O Último Copo

Data 20/03/2013 22:42:45 | Tópico: Textos

Acorda para mais um dia, mais um dia… Já é tarde. A noite aproxima-se, escura e fria, cuja tamanha neblina o enche de incertezas e de dúvidas. Desse mistério, cria o desespero que o envolve com uma fina corda à volta do seu pescoço. Vai para o banheiro, com o crepúsculo de esperança de que a água tépida possa renovar e abençoar uma pele já há muito desgastada por um tempo de pecado. Que o alivie de um sufoco de um pretérito.
Veste a sua roupa e sai para a rua. Vagueia por entre as ruas do Bairro Alto. Mais uma noite, mais um fragmento de vida desperdiçado. Bebe mais um copo, fuma mais um cigarro, alcoolizando uma ilusão, queimando uma visão. Rodeado pela multidão, por uma sociedade demente, porém, sente-se totalmente só. Conhece mais uma mulher, mais um corpo de puro e impuro prazer. Reflete, nesse corpo, toda a sua fúria, mágoa e luxuria que a vida lhe impôs. É um toque que arde. Um ósculo que não sente. Olhar que não transmite, completamente vazio. É, apenas, mais uma alma para fomentar a sua interminável insaciabilidade. A noite termina, a mulher estava só de passagem. Testemunha de uma chacina, de uma alma perdida.
Chega o primeiro dia do seu 36º inverno.
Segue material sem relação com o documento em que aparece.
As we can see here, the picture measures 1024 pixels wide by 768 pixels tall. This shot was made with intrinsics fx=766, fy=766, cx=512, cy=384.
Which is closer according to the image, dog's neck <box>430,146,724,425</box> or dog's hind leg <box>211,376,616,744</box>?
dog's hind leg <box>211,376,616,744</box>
Alma que não sente, perecida, com uma sensação dormente de um passado que a persegue. Calafrio que permanece e que se agarra aos seus ossos, estação após estação. O Sol nunca mais chegou nem chegará. O tempo passa, a vida passa e não fica. Hoje bebe mais um copo, o último copo. Hoje é oficializado o seu fim que já tinha perdurado durante bastante tempo enquanto sobrevivera. Finalmente.